Winchester’s beech trees are in danger from BLD. WINCHESTER NEWS STAFF PHOTO/RACHEL WHITEHOUSE

“We anticipate almost every beech tree in Winchester will get BLD, as very few appear resistant,” said Don Gourley, president of Boston Tree Preservation. “This disease attacks the tree’s energy production systems. Without help, most infected trees have a life expectancy of five to seven years.”

Potential BLD solutions are in field trials, but a professionally available cure is years away. Meanwhile, early detection is crucial. Homeowners with beech trees of any kind are urged to contact a licensed arborist, ideally one with a plant health division, for an inspection and if needed, a treatment plan.

“Early detection is important and the only way to know your tree has BLD is visual confirmation,” Gourley said. “We can confirm the presence of beech leaf nematode in our lab before symptoms become fully visible.”

Helping beech trees withstand the disease is the only way to preserve them at this time.

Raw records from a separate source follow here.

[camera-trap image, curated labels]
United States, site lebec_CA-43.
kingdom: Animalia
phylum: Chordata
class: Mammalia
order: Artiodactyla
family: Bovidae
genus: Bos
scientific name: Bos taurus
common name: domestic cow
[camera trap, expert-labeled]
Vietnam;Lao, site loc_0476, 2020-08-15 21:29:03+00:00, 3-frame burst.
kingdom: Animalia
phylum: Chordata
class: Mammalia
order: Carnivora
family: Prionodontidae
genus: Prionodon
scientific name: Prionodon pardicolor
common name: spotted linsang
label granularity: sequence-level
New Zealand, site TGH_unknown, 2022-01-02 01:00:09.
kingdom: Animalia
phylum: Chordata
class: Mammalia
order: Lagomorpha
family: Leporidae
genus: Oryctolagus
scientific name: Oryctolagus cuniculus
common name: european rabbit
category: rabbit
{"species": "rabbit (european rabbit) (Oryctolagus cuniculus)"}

“The information coming out about treatment options is evolving monthly, and approaches are changing as we learn about what’s successful in treating this disease,” said Johnson. “A few different methods have just recently been approved by the state, including a foliar spray and injecting a systemic, and there are other approaches that can boost the tree’s immune response.

“Now is the time to intervene to buy more time for the tree,” Johnson added. “Once we lose these trees that have taken 100 years to grow, we can’t bring them back in our lifetime.”

Caring for the trees is an investment, but it is the only way to protect this valuable and irreplaceable asset.

“For many of our customers, their beech trees were a major reason they purchased their homes, contributing tens of thousands of dollars to property values, as well as the non-monetary benefits,” Gourley said.

“We are the intensive care unit for these trees and are going to keep your tree alive until the cure is available,” he continued. “We’ve been able to reverse the decline in 85% of the large beech trees that are treated with our comprehensive organic approach.”

As a rule, experts recommend homeowners work with an arborist for the long-term health of their trees, and this is now critical for beech tree care. In addition, Winchester homeowners should report suspected BLD cases to the Massachusetts Department of Conservation and Recreation (DCR), which is actively monitoring and managing the disease statewide.